- Material for the task:
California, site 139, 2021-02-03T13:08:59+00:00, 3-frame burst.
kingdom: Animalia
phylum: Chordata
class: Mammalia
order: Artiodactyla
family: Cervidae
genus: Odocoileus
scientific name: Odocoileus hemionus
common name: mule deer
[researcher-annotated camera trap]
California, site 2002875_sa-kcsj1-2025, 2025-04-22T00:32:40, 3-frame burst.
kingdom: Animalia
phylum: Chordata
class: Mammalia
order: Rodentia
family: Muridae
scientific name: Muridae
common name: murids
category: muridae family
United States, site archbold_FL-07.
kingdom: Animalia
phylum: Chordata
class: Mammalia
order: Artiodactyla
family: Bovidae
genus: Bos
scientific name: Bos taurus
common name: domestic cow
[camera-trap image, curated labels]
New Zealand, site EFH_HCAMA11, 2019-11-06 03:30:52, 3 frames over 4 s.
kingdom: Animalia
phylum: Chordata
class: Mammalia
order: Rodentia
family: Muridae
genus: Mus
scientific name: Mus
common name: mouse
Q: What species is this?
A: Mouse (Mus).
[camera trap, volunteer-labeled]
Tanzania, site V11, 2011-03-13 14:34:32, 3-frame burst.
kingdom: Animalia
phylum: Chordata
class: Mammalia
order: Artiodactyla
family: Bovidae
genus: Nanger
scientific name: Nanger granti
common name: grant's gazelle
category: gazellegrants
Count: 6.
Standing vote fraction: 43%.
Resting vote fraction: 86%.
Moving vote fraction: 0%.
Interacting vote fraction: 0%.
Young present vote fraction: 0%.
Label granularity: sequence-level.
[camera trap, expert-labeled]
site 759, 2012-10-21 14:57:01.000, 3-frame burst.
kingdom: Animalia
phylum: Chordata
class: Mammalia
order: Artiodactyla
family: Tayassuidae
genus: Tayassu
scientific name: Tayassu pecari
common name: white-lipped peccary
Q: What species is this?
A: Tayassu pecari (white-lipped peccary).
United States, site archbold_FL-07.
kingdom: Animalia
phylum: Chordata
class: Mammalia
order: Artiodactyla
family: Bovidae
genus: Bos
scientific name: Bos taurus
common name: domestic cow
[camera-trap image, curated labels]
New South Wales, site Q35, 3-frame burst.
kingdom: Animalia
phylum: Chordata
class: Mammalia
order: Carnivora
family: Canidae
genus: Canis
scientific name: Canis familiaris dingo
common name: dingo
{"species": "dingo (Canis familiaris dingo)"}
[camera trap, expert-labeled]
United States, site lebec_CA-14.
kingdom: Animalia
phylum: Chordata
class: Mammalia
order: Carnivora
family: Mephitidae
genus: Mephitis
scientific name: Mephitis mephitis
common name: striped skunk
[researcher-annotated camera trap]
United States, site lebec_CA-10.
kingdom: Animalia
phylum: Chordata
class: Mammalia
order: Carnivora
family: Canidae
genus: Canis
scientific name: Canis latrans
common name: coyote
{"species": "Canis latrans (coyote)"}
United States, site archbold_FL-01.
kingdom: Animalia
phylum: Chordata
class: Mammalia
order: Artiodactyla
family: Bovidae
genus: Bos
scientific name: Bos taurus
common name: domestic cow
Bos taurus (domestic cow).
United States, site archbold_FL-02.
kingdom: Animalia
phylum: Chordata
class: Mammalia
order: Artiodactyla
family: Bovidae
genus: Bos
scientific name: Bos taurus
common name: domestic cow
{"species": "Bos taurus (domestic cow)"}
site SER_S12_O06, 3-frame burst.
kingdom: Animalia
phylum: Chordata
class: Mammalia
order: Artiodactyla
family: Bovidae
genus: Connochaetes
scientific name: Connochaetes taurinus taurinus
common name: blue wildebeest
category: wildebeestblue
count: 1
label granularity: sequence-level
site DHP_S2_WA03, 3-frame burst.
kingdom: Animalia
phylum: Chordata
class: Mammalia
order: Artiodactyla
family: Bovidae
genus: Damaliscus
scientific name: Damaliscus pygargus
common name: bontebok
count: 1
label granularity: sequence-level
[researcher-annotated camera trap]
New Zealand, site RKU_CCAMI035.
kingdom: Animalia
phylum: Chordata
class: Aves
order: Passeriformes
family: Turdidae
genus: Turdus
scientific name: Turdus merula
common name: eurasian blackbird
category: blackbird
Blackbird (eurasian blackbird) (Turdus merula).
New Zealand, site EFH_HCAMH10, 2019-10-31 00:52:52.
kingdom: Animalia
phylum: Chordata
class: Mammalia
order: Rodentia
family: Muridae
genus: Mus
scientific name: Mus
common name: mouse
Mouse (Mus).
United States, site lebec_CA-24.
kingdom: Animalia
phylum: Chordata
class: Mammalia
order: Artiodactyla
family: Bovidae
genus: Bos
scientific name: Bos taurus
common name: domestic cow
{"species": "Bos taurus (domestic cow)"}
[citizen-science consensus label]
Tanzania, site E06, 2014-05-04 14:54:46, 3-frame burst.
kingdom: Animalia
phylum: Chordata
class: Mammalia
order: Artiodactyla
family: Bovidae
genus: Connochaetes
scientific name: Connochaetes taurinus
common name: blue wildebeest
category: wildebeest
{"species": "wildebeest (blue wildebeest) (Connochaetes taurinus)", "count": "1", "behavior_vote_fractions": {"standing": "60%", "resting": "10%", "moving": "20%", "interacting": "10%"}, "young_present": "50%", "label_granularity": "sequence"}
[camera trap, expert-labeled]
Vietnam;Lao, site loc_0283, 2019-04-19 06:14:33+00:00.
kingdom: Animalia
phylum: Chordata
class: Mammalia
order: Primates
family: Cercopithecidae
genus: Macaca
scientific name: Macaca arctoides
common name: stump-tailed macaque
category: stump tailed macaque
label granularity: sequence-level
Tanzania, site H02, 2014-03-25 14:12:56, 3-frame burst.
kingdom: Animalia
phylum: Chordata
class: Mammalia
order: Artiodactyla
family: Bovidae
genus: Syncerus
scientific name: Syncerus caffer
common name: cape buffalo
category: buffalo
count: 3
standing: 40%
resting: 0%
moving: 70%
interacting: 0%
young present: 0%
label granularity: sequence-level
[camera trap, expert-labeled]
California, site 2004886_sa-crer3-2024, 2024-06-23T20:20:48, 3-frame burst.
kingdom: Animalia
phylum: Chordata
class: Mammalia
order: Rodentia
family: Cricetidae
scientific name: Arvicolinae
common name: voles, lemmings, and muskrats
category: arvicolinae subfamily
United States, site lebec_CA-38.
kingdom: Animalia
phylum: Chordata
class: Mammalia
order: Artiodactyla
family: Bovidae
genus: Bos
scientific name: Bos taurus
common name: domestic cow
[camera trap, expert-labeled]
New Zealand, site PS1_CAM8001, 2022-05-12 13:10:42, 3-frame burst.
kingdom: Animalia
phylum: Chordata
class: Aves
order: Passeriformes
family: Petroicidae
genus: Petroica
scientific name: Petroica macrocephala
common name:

- Action item: Return the data in full, with each line kept exactly as it is.

- Result of this task:
California, site 139, 2021-02-03T13:08:59+00:00, 3-frame burst.
kingdom: Animalia
phylum: Chordata
class: Mammalia
order: Artiodactyla
family: Cervidae
genus: Odocoileus
scientific name: Odocoileus hemionus
common name: mule deer
[researcher-annotated camera trap]
California, site 2002875_sa-kcsj1-2025, 2025-04-22T00:32:40, 3-frame burst.
kingdom: Animalia
phylum: Chordata
class: Mammalia
order: Rodentia
family: Muridae
scientific name: Muridae
common name: murids
category: muridae family
United States, site archbold_FL-07.
kingdom: Animalia
phylum: Chordata
class: Mammalia
order: Artiodactyla
family: Bovidae
genus: Bos
scientific name: Bos taurus
common name: domestic cow
[camera-trap image, curated labels]
New Zealand, site EFH_HCAMA11, 2019-11-06 03:30:52, 3 frames over 4 s.
kingdom: Animalia
phylum: Chordata
class: Mammalia
order: Rodentia
family: Muridae
genus: Mus
scientific name: Mus
common name: mouse
Q: What species is this?
A: Mouse (Mus).
[camera trap, volunteer-labeled]
Tanzania, site V11, 2011-03-13 14:34:32, 3-frame burst.
kingdom: Animalia
phylum: Chordata
class: Mammalia
order: Artiodactyla
family: Bovidae
genus: Nanger
scientific name: Nanger granti
common name: grant's gazelle
category: gazellegrants
Count: 6.
Standing vote fraction: 43%.
Resting vote fraction: 86%.
Moving vote fraction: 0%.
Interacting vote fraction: 0%.
Young present vote fraction: 0%.
Label granularity: sequence-level.
[camera trap, expert-labeled]
site 759, 2012-10-21 14:57:01.000, 3-frame burst.
kingdom: Animalia
phylum: Chordata
class: Mammalia
order: Artiodactyla
family: Tayassuidae
genus: Tayassu
scientific name: Tayassu pecari
common name: white-lipped peccary
Q: What species is this?
A: Tayassu pecari (white-lipped peccary).
United States, site archbold_FL-07.
kingdom: Animalia
phylum: Chordata
class: Mammalia
order: Artiodactyla
family: Bovidae
genus: Bos
scientific name: Bos taurus
common name: domestic cow
[camera-trap image, curated labels]
New South Wales, site Q35, 3-frame burst.
kingdom: Animalia
phylum: Chordata
class: Mammalia
order: Carnivora
family: Canidae
genus: Canis
scientific name: Canis familiaris dingo
common name: dingo
{"species": "dingo (Canis familiaris dingo)"}
[camera trap, expert-labeled]
United States, site lebec_CA-14.
kingdom: Animalia
phylum: Chordata
class: Mammalia
order: Carnivora
family: Mephitidae
genus: Mephitis
scientific name: Mephitis mephitis
common name: striped skunk
[researcher-annotated camera trap]
United States, site lebec_CA-10.
kingdom: Animalia
phylum: Chordata
class: Mammalia
order: Carnivora
family: Canidae
genus: Canis
scientific name: Canis latrans
common name: coyote
{"species": "Canis latrans (coyote)"}
United States, site archbold_FL-01.
kingdom: Animalia
phylum: Chordata
class: Mammalia
order: Artiodactyla
family: Bovidae
genus: Bos
scientific name: Bos taurus
common name: domestic cow
Bos taurus (domestic cow).
United States, site archbold_FL-02.
kingdom: Animalia
phylum: Chordata
class: Mammalia
order: Artiodactyla
family: Bovidae
genus: Bos
scientific name: Bos taurus
common name: domestic cow
{"species": "Bos taurus (domestic cow)"}
site SER_S12_O06, 3-frame burst.
kingdom: Animalia
phylum: Chordata
class: Mammalia
order: Artiodactyla
family: Bovidae
genus: Connochaetes
scientific name: Connochaetes taurinus taurinus
common name: blue wildebeest
category: wildebeestblue
count: 1
label granularity: sequence-level
site DHP_S2_WA03, 3-frame burst.
kingdom: Animalia
phylum: Chordata
class: Mammalia
order: Artiodactyla
family: Bovidae
genus: Damaliscus
scientific name: Damaliscus pygargus
common name: bontebok
count: 1
label granularity: sequence-level
[researcher-annotated camera trap]
New Zealand, site RKU_CCAMI035.
kingdom: Animalia
phylum: Chordata
class: Aves
order: Passeriformes
family: Turdidae
genus: Turdus
scientific name: Turdus merula
common name: eurasian blackbird
category: blackbird
Blackbird (eurasian blackbird) (Turdus merula).
New Zealand, site EFH_HCAMH10, 2019-10-31 00:52:52.
kingdom: Animalia
phylum: Chordata
class: Mammalia
order: Rodentia
family: Muridae
genus: Mus
scientific name: Mus
common name: mouse
Mouse (Mus).
United States, site lebec_CA-24.
kingdom: Animalia
phylum: Chordata
class: Mammalia
order: Artiodactyla
family: Bovidae
genus: Bos
scientific name: Bos taurus
common name: domestic cow
{"species": "Bos taurus (domestic cow)"}
[citizen-science consensus label]
Tanzania, site E06, 2014-05-04 14:54:46, 3-frame burst.
kingdom: Animalia
phylum: Chordata
class: Mammalia
order: Artiodactyla
family: Bovidae
genus: Connochaetes
scientific name: Connochaetes taurinus
common name: blue wildebeest
category: wildebeest
{"species": "wildebeest (blue wildebeest) (Connochaetes taurinus)", "count": "1", "behavior_vote_fractions": {"standing": "60%", "resting": "10%", "moving": "20%", "interacting": "10%"}, "young_present": "50%", "label_granularity": "sequence"}
[camera trap, expert-labeled]
Vietnam;Lao, site loc_0283, 2019-04-19 06:14:33+00:00.
kingdom: Animalia
phylum: Chordata
class: Mammalia
order: Primates
family: Cercopithecidae
genus: Macaca
scientific name: Macaca arctoides
common name: stump-tailed macaque
category: stump tailed macaque
label granularity: sequence-level
Tanzania, site H02, 2014-03-25 14:12:56, 3-frame burst.
kingdom: Animalia
phylum: Chordata
class: Mammalia
order: Artiodactyla
family: Bovidae
genus: Syncerus
scientific name: Syncerus caffer
common name: cape buffalo
category: buffalo
count: 3
standing: 40%
resting: 0%
moving: 70%
interacting: 0%
young present: 0%
label granularity: sequence-level
[camera trap, expert-labeled]
California, site 2004886_sa-crer3-2024, 2024-06-23T20:20:48, 3-frame burst.
kingdom: Animalia
phylum: Chordata
class: Mammalia
order: Rodentia
family: Cricetidae
scientific name: Arvicolinae
common name: voles, lemmings, and muskrats
category: arvicolinae subfamily
United States, site lebec_CA-38.
kingdom: Animalia
phylum: Chordata
class: Mammalia
order: Artiodactyla
family: Bovidae
genus: Bos
scientific name: Bos taurus
common name: domestic cow
[camera trap, expert-labeled]
New Zealand, site PS1_CAM8001, 2022-05-12 13:10:42, 3-frame burst.
kingdom: Animalia
phylum: Chordata
class: Aves
order: Passeriformes
family: Petroicidae
genus: Petroica
scientific name: Petroica macrocephala
common name:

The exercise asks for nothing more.